Wednesday, December 14, 2022

I'm an Excellent Packer

I’m getting ready for a big trip. We leave in less than two days and I’ve been thinking about packing for months. I have made piles and lists. I have a notes app on my phone that I’ve opened and edited at least fifty times. I’ve run through every possible devastating scenario in my mind. I’ve printed out airport maps and checked that my Lyft app is fully loaded onto my phone. I’ve gathered and packed medications for every possible ailment. I’ve contemplated snacks and washed my favorite scarf to keep me warm on the plane. In the process of it all I’ve lost my glasses, adding one more thing to worry about in the thirty-six hours before I leave. 

We’re going on a lifetime adventure to the Galapagos Islands and, while I’m excited for the trip, I recognize that I’ve spent so much psychic energy preparing that I’m kind of exhausted even before zipping my suitcase. The joke in my family is that I love packing. For my birthday this year I got packing cubes, little soft suitcases that I can put in my big suitcase to keep me even more organized. The truth is, I’m not really organized at all. I’m just incredibly anxious. Every act of packing makes me feel a tiny bit more in control of an experience I have very little control of.
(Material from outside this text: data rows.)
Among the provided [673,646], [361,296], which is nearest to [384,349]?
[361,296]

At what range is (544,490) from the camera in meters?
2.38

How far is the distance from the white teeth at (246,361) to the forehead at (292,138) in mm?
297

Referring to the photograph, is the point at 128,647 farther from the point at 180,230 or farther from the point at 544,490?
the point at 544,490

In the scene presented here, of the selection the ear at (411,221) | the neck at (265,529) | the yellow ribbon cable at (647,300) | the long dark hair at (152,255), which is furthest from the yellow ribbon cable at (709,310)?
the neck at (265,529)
As I sit here writing this I am wondering if I should make coffee at 3 am before I call the Lyft or if I should wait until we get to the airport so I can wash the pot before we leave. Does my daughter’s TSA pre-check work or should we go to the airport extra early in case? If I pack cough syrup in little spice bottles will that be under the requisite 3 ounces to get through security? Holy crap! It doesn’t stop. I feel sorry for my traveling companions. I feel sorry for myself.

A therapist once told me that my brain thinks this way, in part as a coping strategy to a very chaotic childhood. I remember being in the car with my plastic grocery bag on my way to my dad’s house. He’d call to my sisters and me in the back seat, “Everyone got enough underpants?!” If we didn’t he’d stop at K-mart on the way and we’d grab some.
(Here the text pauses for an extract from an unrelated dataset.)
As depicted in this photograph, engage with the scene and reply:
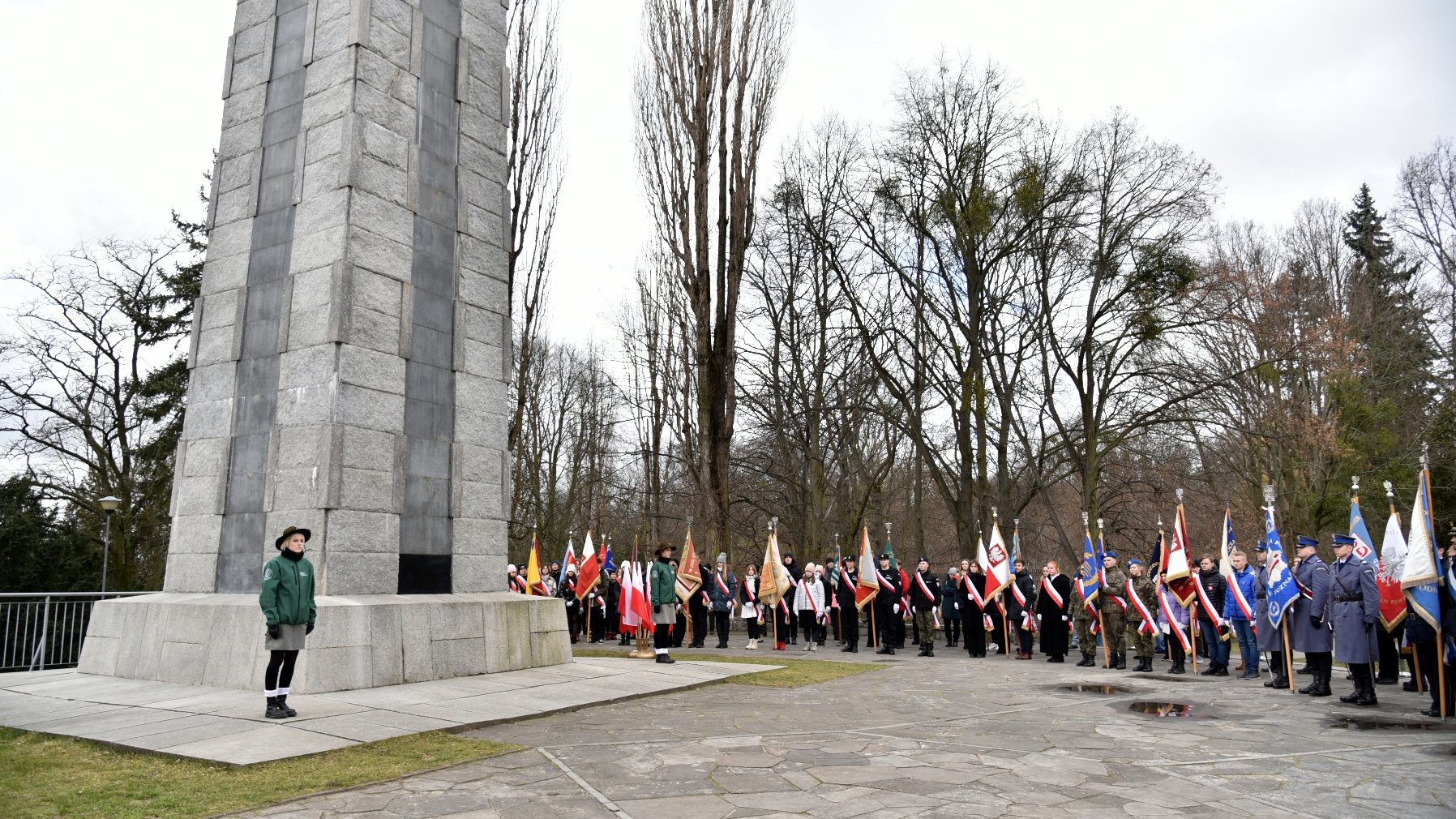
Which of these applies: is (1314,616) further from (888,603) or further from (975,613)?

I am always prepared. For anything. For everything. I have two satellite bags in my everyday purse — one that has two kinds of lotion (hand and face), Advil, lip balm, bandaids, tweezers, dental floss, gum and hand sanitizer and another that has a pen, a pencil, a highlighter, a phone charger, old earphones, new earphones, ear plugs and post-it notes. I’m always ready. 

What would happen if I was unprepared? If I didn’t have a granola bar handy when I got hungry? If I had to use a thread from my shirt instead of floss to get the broccoli out of from between the molars on the upper left side of my mouth? What would happen if I was late to the airport? I really don’t know because it RARELY happens.

Once, when my daughter was four and we were visiting my mom in Chicago, she took us to O’Hare Airport and we got in terrible traffic. We ended up missing our flight and being stranded for hours. I remember leaving my daughter in the airport corridor with our luggage as I raced to the bathroom to pee, afraid the whole time that she’d be abducted or molested in the seven minutes I was gone. 

I also remember having ice cream with her at 10 am and again at noon. I remember sitting on top of our suitcases watching Dora the Explorer on her tiny DVD player. I remember her sense of adventure and acceptance. She wasn’t worried at all. As far as she was concerned, we were chillin’ in a giant room full of lots of people (and ice cream) and everything was fine.

I can’t prepare for everything. Can I really prepare for anything? No matter how many times I check my flight status, there’s no way to know if somehow ice will form on the wings in an unexpected cold snap. There’s no predicting if the pilot gets COVID or the Lyft driver gets a flat. I tell myself these things, but I still prepare. I’ll leave just a tiny bit earlier in case. I’ll pack a few extra pair of socks in case someone forgets their’s. There will always be a headlamp in my toiletries case if I need to read. 

Already things aren’t going as planned. I lost my glasses! But I have my old pair and I can use those. To get to our destination we’ll need to take three flights, multiple taxi rides, and a boat. There are so many possible ways things can go wrong, and they might. 

A few years ago I went to India. At the last minute, I gate checked my bag. After a grueling few days of travel, missing a connection in Dubai, finally arriving in Chennai, I learned that my suitcase was lost. On the way to my final destination I had the driver pull over to a shop I’d been to on my last trip. I bought a set of clothes and planned how I’d wash my bra and underpants while I slept that night. A friend gave me some disposable underwear, I brushed my teeth with my finger, and two days later my bag was found. The worst had happened and I had been okay.

As I prepare for this once in a lifetime trip I desperately want to change my narrative. I long to see the possibilities beyond the logistics, to chill out like my daughter did all those years ago. I know I can do it because I’ve done it before. I have a day and a half to figure this out, to embody the calmer me. Can I do it? I hope so. I’m really going to try.